When the transcriber
option is set to machine_v2
, transcription will always be performed by the
v2 ASR model, regardless of the default model in effect.
attention
The transcriber
option is ignored for non-English transcription requests.
Early migration
Existing PAYG and enterprise users can request early migration to the new v2 ASR model by contacting the support team (for PAYG accounts) or contacting their account representative (for enterprise accounts).
Deferred migration
For a limited transition period, existing PAYG and enterprise users can request continued usage of the older v1 ASR model as default by filling a request form (for PAYG accounts) or contacting their account representative (for enterprise accounts).
Summary
The above information is summarized in the following table:
Migration date | Default model1 before migration date | Default model1 after migration date | No transcriber OR transcriber: machine | transcriber: machine_v2 | |
---|---|---|---|---|---|
PAYG / enterprise account created on / after Mar 7, 2022 | N/A | v2 | v2 | Default model | v2 model |
PAYG account created before Mar 7, 2022 | Apr 7, 2022 | v1 | v2 | Default model | v2 model |
Enterprise account created before Mar 7, 2022 | Sep 7, 2022 | v1 | v2 | Default model | v2 model |
1Subject to user preference for early/deferred migration
Human transcription
attention
This feature is currently under development in Rev AI Labs.
When the transcriber
option is set to human
, the audio file will be transcribed by a human. Since the job is handled by a human transcriber, the expected behavior differs from the ASR transcription services. Human transcription is only available for English transcription requests.
List pricing
Product | Cost (per Minute) |
---|---|
Human Transcriber | $1.50 |
Rush (Add-on) | +$1.25 |
Verbatim (Add-on) | +$0.50 |
Human transcription files are charged per second with a minimum charge of 1 minute.

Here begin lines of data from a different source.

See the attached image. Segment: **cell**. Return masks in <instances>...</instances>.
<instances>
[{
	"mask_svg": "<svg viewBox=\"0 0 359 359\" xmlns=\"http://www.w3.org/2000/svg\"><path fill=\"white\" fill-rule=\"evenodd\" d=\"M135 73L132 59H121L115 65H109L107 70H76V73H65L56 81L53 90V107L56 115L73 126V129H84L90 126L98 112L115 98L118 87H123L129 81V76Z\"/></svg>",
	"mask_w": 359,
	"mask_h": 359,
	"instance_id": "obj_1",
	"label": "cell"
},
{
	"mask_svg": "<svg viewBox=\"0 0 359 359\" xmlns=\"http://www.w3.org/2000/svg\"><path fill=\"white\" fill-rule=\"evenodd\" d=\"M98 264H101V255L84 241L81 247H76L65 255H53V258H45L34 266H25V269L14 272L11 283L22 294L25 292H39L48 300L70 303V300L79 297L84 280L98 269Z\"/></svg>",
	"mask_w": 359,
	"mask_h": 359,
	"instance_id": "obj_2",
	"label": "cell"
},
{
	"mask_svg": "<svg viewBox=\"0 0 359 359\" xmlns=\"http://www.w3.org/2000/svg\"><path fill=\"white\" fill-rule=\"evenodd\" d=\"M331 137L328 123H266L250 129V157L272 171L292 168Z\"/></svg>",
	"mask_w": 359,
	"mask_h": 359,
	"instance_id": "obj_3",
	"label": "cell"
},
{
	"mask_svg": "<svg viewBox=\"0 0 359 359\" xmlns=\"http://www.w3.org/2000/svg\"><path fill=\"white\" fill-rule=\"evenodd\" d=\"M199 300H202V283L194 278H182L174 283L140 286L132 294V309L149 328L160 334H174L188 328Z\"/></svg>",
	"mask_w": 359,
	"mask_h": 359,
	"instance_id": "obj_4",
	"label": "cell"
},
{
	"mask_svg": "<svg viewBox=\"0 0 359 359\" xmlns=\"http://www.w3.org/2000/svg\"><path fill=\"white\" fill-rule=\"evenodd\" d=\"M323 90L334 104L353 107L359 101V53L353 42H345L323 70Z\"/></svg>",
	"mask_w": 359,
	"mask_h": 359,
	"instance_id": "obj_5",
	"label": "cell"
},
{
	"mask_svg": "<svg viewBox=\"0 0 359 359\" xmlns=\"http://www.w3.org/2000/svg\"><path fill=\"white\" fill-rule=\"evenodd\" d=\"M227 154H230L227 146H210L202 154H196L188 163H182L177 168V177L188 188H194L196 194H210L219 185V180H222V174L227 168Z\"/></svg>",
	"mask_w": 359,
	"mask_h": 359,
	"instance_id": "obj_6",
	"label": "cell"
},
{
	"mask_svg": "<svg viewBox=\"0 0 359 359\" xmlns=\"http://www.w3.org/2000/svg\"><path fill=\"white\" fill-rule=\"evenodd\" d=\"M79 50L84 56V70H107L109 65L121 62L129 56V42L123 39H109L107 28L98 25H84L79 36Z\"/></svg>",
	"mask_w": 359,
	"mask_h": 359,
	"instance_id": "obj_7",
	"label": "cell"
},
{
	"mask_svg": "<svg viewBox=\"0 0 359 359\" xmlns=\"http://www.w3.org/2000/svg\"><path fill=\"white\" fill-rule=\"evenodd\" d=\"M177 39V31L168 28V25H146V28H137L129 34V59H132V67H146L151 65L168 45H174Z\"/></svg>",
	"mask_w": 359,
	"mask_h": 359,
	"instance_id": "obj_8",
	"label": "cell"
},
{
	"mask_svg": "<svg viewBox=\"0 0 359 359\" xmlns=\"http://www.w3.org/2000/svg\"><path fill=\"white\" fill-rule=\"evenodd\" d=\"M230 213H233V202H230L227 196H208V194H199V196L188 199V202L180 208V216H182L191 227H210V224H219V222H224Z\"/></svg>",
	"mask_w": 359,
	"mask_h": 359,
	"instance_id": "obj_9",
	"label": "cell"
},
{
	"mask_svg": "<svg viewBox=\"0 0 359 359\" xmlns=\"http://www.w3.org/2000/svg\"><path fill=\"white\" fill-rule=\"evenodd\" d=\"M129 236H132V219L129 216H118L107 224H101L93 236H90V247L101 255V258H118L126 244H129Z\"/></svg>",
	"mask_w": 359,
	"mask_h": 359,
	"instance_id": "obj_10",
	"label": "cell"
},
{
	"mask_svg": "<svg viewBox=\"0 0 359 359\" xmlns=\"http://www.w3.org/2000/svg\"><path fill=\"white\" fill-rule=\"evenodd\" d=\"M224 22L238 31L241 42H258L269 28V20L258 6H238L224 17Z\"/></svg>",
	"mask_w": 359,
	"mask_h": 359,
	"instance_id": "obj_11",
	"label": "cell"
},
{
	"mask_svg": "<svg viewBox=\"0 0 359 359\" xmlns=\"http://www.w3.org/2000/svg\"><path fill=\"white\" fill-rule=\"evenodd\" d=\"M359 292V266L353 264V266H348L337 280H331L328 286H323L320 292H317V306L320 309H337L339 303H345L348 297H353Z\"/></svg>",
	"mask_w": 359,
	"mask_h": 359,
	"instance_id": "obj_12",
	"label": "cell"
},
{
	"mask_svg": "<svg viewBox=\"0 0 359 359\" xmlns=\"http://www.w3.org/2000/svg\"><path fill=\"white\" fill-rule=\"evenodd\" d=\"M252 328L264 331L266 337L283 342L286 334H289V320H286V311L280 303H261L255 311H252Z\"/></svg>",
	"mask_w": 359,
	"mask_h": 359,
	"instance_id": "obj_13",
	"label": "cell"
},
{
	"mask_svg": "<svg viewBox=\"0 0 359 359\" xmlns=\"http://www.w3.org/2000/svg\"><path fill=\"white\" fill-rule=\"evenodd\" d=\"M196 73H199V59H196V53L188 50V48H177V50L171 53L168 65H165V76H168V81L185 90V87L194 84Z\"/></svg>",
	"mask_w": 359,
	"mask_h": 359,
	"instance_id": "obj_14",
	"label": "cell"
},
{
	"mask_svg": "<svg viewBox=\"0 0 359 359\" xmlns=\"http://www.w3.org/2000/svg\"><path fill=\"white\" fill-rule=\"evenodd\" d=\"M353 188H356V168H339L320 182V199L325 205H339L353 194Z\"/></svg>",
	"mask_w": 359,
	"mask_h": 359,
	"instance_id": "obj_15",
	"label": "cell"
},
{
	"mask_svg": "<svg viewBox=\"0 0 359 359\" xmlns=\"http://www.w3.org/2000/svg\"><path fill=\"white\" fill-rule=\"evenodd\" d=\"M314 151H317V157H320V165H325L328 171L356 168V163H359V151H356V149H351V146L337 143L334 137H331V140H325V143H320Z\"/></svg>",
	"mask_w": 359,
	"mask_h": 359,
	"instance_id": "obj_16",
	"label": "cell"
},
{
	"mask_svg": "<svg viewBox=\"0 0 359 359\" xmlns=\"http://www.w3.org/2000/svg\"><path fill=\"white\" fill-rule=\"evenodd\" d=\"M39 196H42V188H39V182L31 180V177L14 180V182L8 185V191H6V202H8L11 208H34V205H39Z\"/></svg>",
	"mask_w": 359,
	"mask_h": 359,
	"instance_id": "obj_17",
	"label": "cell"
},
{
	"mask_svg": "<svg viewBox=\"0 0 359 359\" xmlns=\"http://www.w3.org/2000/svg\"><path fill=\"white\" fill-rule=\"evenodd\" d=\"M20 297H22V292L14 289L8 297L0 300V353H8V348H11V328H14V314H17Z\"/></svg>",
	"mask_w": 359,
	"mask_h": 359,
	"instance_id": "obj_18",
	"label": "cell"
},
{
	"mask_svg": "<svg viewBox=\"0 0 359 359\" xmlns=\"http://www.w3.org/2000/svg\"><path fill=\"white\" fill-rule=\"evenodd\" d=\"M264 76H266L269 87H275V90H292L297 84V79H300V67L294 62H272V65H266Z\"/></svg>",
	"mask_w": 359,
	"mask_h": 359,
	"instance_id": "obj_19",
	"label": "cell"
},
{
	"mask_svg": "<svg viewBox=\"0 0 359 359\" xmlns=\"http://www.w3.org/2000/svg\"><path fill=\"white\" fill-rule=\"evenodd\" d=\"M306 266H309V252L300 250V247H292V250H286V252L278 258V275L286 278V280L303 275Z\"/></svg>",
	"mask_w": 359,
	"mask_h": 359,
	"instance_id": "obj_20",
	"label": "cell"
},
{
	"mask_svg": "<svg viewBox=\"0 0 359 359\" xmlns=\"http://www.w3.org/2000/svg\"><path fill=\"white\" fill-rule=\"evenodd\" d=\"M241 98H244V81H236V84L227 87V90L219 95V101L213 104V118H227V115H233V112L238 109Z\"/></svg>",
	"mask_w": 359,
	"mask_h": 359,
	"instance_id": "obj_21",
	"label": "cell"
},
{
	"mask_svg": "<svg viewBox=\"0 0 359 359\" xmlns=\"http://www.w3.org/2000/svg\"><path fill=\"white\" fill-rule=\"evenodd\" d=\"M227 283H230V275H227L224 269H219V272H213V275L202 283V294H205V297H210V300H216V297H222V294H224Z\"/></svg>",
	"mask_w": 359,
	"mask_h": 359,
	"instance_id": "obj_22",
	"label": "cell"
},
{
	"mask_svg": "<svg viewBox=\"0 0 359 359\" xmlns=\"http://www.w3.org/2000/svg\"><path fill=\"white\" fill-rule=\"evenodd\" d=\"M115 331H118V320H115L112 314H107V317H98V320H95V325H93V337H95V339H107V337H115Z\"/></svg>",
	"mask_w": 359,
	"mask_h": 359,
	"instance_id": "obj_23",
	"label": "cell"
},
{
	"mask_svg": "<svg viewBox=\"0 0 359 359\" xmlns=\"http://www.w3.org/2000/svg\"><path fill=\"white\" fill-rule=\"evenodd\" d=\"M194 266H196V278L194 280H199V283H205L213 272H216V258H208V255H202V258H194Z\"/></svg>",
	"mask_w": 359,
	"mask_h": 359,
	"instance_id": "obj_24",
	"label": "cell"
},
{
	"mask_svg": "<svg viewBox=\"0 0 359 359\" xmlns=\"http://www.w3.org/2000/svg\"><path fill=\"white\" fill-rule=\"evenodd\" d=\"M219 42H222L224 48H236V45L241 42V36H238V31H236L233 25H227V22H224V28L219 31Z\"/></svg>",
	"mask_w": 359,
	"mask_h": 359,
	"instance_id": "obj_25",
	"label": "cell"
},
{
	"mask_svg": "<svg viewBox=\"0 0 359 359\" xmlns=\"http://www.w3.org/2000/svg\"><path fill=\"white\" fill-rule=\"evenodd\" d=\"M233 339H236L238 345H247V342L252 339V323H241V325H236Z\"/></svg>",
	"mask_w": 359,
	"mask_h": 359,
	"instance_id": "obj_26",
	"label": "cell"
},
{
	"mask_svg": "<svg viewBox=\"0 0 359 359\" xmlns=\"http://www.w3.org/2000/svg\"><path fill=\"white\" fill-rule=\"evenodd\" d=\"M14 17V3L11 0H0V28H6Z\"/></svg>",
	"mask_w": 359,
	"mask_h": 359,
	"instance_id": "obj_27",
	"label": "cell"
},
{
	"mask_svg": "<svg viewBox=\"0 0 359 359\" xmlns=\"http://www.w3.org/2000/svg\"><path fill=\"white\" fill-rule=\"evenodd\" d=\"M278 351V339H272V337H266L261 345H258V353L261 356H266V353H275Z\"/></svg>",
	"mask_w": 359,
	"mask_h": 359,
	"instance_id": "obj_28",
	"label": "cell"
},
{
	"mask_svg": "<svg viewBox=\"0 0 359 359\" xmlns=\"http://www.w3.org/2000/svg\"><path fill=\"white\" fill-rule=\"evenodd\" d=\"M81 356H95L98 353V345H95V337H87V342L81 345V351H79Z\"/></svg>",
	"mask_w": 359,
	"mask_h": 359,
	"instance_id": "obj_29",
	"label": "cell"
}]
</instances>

Please reach out to labs@rev.ai if you have any questions on pricing.
attention
Enterprise pricing is available for enterprise customers. Contact your Rev Account Manager for more information.
Turnaround time
The expected turnaround time is 12 to 24 hours for human transcription jobs.
Allowed content
Certain types of audio content that are considered unworkable by our transcribers will not be transcribed. Audio that consists of non-English or music may be considered unworkable. Valid audio consists primarily of spoken English.
Additional request parameters
Rush
attention
Rush charges apply.
Set the rush
parameter to true
to increase the priority of the job to be worked on by human transcribers.
Verbatim
attention
Verbatim charges apply.
Set the verbatim
parameter to true
to tell the human transcriber to transcribe every syllable spoken, so the transcript will include things like disfluencies (i.e. ‘umm’,’ah’) and false starts. When not specified or set to false
, the transcribers will follow the Rev.com transcription style guide.
Segments to transcribe
Use the segments_to_transcribe
parameter to specify which sections of the audio file need to be transcribed. Segments must be at least two minutes in length and cannot overlap. The primary use case of this feature is to transcribe key segments of the audio, while ignoring the rest.
Speaker names
Use the speaker_names
parameter to specify a list of speaker names to be given to the human transcriber. This list may be no more than 100 names long and each name is limited to 50 characters. Note that even though a name is provided, it may not necessarily be used, as the human transcriber still needs to be able to distinguish individual speaker voices from the provided audio.
Test mode
Set the test_mode
parameter to true
to mock a normal human transcription job. No transcription will happen in this case. The primary use case is to test integrations without being charged for human transcription.
Jobs submitted with this option will be in the in_progress
state for a few minutes before completing and returning a dummy transcript.